Search code examples
google-cloud-platformdata-loss

GCP data Loss Prevention - not detecting local types


I am working with GCP's DLP APi, and I have issues detecting country-specific types. On the other hand, I have no issues with global types (here you can find the list of types). Does anyone have suggestions on how to fix this? In case it might help, I'm working from outside the US.

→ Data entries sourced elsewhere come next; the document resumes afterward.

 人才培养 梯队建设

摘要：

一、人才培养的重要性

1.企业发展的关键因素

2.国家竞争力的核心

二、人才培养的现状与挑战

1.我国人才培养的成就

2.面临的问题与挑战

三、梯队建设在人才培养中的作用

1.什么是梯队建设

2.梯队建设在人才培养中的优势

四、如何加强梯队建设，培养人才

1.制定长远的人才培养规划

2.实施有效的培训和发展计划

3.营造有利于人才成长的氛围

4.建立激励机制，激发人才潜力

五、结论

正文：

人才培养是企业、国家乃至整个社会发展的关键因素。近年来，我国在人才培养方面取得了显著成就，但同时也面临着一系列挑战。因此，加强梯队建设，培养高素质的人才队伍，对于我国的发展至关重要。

This is a copy of my config file:

info_types_rep_names = {"PHONE_NUMBER": "[PHONE]",
                        "EMAIL_ADDRESS": "[EMAIL]",
                        "US_PASSPORT": "[PASSPORT]",}

info_types = [{"name": key} for key, value in info_types_rep_names.items()]

deidentify_config = {
    "info_type_transformations": {
        "transformations": [ 
            {
                "info_types" : [{"name": key}],
                "primitive_transformation": {
                    "replace_config": {
                        "new_value": {"string_value": value}
                    }
                }
            } for key, value in info_types_rep_names.items()
        ]
    }
}

Solution

  • Locations might be affected in some scenarios. Refer to this document for Country specific values.

    There is a piece of code and I could see that there might be a chance that the provided value may be wrong. I have tested from our end with sample code using Python refer document and for using info_types_rep_names, by changing the project id “input_str = 'Please call me. My phone number is. My email, just in case, is [email protected]. Take a note of US passport number: C03005988. Or maybe C03004786'” and works for US_PASSPORT, but the sample number should absolutely work for sure to be valid. Also there may be a possibility that only a country specific one may fail. But when tested with some other country specific value and it worked. Also I could see all the results are aligned with the demo detection.

    Also making sure the right InfoTypes are in use on the right section.follow the link , and in the options tab you can view and adjust the InfoTypes.

    So my first question is , is it getting aligned with correct Infotypes or not?

    If it is aligned, then it is either our detection fails with specific samples or might be the sample is not valid.

    If it is not valid then it is either the matter of having the wrong sample or a bug in the code. Please check and revert if there are any issues.